(RECORD LIST)
★ ★ ★

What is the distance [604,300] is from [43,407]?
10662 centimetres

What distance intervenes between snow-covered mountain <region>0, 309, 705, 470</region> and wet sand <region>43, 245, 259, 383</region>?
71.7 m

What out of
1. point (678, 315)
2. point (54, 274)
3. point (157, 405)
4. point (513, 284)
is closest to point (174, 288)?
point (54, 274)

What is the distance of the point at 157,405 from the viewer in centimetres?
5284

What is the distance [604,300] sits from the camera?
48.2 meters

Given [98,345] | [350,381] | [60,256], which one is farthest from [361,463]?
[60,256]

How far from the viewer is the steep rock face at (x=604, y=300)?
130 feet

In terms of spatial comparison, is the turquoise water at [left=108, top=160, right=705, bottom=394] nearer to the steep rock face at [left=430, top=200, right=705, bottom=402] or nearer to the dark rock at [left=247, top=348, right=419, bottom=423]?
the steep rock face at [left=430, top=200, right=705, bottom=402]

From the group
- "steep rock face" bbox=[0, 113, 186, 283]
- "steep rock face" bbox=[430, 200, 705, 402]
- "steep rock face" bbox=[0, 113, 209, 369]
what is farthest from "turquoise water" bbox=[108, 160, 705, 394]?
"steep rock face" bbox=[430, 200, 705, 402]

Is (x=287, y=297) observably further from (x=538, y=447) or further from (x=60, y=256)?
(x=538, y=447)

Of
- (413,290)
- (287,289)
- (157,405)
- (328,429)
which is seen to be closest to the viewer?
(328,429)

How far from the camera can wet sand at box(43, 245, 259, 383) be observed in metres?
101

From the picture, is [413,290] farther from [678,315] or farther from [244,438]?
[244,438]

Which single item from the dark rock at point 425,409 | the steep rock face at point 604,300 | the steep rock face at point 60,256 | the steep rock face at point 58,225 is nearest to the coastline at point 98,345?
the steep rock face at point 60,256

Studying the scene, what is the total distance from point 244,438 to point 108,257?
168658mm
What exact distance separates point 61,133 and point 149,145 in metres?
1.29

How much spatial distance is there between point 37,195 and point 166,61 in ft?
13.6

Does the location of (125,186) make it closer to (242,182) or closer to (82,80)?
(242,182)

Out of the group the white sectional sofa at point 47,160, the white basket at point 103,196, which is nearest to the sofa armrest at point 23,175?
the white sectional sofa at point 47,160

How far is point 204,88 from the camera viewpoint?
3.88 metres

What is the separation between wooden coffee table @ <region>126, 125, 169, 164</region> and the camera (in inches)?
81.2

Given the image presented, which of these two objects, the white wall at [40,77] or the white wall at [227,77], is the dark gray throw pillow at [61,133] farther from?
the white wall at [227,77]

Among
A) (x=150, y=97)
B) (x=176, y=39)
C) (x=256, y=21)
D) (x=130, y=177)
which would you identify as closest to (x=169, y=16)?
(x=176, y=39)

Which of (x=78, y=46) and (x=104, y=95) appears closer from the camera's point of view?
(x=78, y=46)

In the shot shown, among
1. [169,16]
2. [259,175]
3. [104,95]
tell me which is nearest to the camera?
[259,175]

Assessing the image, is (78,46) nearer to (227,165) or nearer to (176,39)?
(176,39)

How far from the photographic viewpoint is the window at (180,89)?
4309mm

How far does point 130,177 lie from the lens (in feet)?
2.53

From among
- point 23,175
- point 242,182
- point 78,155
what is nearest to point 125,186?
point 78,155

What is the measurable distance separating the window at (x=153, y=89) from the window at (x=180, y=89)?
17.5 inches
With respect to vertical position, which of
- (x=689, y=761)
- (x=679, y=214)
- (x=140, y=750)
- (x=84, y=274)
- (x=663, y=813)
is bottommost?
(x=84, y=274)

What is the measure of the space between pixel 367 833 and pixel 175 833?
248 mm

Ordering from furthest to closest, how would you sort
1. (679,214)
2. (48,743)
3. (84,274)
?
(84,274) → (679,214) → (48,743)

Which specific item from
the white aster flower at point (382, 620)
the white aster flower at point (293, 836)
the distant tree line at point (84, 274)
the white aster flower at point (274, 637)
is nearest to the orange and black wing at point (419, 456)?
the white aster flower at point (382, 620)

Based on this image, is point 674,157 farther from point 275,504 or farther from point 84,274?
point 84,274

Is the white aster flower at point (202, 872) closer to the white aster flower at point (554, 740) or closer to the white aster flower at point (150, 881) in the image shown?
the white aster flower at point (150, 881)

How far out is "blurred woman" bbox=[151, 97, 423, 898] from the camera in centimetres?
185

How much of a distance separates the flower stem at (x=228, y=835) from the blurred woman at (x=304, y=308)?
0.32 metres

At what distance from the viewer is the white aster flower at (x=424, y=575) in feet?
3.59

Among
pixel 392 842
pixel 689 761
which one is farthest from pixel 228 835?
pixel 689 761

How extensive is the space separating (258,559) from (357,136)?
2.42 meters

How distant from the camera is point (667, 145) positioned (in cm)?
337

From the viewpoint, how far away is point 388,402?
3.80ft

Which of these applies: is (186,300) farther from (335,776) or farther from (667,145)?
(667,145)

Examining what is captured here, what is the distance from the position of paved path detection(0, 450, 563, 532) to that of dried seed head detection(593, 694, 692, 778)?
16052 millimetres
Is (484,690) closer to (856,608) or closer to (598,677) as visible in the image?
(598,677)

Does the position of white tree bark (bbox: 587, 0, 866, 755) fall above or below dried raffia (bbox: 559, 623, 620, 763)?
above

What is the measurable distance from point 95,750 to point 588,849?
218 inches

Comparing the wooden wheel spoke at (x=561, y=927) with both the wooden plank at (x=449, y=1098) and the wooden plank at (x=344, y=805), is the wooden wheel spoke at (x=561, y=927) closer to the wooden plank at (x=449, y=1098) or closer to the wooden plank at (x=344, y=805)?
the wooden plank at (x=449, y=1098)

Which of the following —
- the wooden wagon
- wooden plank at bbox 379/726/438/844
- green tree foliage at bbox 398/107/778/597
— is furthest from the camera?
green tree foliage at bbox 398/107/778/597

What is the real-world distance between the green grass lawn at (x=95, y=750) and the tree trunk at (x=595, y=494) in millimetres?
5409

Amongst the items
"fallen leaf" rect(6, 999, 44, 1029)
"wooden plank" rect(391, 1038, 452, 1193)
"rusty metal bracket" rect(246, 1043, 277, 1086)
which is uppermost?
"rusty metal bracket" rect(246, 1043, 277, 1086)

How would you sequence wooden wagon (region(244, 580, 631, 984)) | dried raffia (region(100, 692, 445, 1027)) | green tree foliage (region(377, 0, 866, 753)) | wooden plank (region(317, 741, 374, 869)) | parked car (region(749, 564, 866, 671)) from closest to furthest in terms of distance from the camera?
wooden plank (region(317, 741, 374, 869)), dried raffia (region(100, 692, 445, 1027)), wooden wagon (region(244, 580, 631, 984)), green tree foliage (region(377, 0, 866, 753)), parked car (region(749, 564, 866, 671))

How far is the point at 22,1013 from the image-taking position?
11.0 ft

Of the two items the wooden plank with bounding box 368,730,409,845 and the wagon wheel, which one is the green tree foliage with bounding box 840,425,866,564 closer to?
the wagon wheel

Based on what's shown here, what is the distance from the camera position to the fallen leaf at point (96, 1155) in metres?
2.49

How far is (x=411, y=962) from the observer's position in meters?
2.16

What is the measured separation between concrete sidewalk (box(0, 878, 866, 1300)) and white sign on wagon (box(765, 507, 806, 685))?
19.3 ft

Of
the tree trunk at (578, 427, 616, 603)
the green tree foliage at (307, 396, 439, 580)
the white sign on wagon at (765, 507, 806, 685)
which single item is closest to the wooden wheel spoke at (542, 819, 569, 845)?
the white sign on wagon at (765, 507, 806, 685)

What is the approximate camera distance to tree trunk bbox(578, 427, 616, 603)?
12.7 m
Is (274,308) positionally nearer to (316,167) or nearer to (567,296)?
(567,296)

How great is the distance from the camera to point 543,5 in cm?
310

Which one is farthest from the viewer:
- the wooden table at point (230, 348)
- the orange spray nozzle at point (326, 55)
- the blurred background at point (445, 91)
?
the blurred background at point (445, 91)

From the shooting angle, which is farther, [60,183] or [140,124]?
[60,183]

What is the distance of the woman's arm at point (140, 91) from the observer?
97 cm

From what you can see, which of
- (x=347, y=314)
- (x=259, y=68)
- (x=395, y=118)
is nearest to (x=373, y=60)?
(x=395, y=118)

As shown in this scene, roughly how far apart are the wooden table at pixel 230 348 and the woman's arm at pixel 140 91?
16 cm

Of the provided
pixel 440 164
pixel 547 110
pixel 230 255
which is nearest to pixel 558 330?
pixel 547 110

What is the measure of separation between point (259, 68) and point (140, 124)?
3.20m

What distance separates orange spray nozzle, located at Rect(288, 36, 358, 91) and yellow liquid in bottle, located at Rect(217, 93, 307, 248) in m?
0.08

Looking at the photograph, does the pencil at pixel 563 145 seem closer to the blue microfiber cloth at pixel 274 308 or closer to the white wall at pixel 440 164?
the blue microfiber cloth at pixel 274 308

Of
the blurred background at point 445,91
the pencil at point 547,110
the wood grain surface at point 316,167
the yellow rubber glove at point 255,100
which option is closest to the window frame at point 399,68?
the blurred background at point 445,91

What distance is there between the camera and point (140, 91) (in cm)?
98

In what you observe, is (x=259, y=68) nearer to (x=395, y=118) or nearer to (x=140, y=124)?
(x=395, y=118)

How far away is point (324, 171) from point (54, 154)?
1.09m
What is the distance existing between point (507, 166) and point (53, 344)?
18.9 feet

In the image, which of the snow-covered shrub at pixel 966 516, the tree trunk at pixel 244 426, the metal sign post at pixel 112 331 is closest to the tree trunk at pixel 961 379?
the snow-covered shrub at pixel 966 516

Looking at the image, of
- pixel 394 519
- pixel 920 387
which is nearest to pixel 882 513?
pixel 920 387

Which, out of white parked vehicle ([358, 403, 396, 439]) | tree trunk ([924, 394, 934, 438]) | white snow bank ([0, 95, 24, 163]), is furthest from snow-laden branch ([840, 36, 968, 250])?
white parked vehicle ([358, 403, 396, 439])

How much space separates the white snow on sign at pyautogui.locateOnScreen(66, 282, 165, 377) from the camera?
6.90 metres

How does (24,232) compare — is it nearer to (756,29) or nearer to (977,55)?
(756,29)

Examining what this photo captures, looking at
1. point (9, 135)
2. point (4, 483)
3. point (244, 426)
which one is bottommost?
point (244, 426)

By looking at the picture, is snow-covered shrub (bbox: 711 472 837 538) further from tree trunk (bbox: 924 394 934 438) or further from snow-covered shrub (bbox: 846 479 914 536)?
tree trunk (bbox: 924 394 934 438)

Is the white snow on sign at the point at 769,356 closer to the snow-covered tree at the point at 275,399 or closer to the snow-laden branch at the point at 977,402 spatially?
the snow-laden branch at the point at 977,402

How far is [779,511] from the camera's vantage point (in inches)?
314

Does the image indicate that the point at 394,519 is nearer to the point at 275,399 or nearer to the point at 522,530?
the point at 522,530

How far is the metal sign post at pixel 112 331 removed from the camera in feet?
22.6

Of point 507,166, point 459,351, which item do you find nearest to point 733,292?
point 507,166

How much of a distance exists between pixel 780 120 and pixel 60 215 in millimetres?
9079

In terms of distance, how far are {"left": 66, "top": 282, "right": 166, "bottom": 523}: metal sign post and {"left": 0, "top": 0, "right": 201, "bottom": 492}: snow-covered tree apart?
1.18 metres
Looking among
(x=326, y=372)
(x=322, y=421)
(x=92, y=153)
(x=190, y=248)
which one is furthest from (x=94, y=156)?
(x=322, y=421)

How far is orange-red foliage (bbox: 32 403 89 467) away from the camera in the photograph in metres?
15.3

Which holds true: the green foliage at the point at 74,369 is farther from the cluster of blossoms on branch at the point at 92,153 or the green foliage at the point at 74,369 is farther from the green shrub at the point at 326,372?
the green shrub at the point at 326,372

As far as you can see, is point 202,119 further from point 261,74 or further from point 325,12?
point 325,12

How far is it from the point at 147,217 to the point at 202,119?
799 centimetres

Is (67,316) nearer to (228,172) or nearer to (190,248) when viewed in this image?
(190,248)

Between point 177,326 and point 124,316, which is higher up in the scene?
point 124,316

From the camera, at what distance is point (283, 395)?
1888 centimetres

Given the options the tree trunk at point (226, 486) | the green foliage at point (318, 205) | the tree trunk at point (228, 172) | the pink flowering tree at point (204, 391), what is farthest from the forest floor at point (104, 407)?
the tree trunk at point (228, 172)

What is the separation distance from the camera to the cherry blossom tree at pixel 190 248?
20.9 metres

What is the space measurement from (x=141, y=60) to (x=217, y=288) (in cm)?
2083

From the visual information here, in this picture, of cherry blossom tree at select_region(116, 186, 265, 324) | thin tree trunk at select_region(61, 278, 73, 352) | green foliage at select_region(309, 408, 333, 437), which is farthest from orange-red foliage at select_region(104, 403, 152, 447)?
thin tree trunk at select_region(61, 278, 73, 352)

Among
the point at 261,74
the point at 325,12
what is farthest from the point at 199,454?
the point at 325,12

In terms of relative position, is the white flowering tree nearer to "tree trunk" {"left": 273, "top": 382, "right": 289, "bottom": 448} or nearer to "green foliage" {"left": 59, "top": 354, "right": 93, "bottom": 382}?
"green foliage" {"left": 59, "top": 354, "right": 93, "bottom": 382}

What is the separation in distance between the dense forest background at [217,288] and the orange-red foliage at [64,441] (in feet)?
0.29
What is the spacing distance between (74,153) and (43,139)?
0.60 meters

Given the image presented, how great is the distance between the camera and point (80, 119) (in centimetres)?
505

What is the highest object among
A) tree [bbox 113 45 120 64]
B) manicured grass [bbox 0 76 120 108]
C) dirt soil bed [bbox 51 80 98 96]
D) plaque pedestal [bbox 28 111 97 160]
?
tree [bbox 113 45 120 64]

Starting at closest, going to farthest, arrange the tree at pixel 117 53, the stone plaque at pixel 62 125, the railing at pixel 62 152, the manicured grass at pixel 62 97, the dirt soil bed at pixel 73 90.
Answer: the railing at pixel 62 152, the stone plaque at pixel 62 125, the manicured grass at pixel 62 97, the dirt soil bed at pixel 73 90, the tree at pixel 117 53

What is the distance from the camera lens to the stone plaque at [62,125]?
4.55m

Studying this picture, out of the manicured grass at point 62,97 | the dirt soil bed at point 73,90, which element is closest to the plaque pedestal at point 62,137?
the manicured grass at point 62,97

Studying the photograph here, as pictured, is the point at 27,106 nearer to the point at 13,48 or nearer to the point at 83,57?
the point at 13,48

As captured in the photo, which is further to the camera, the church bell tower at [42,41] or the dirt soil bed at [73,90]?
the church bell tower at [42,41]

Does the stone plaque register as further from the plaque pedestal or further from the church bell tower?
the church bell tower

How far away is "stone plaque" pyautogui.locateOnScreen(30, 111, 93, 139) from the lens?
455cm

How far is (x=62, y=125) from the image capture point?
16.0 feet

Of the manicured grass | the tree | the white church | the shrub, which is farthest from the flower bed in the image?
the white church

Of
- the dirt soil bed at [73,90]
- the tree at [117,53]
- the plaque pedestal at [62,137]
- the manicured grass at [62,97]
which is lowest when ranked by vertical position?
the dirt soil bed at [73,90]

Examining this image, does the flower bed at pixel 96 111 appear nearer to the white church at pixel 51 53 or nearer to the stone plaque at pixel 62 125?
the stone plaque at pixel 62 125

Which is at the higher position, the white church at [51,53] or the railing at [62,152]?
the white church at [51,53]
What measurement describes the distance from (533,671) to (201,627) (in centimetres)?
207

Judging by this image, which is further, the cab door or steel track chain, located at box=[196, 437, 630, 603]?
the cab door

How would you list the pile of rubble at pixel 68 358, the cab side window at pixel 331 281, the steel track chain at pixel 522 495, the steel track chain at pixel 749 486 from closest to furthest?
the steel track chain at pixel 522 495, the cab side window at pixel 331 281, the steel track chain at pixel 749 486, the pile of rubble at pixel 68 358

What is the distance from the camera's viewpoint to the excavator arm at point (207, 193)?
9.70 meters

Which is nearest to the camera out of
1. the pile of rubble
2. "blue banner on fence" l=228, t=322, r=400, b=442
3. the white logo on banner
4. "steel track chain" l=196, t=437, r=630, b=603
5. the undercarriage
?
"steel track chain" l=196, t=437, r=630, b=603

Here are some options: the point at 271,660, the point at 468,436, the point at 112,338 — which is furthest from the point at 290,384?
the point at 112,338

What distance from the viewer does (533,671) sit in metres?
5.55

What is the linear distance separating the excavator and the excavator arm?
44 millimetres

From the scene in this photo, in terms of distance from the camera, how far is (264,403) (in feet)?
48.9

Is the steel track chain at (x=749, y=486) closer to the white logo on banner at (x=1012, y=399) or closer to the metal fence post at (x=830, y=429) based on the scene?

★ ★ ★

(EXERCISE DETAILS) Copy out everything in the records from the line containing "Judging by this" down to the line containing "9.70 meters", both of those lines included, without altering a character.

(OUTPUT FOR THIS TASK)
Judging by this image, which is further, the cab door or steel track chain, located at box=[196, 437, 630, 603]?
the cab door

How would you list the pile of rubble at pixel 68 358, the cab side window at pixel 331 281, the steel track chain at pixel 522 495, the steel track chain at pixel 749 486 from closest to furthest?
the steel track chain at pixel 522 495, the cab side window at pixel 331 281, the steel track chain at pixel 749 486, the pile of rubble at pixel 68 358

What is the distance from the camera's viewpoint to the excavator arm at point (207, 193)?
9.70 meters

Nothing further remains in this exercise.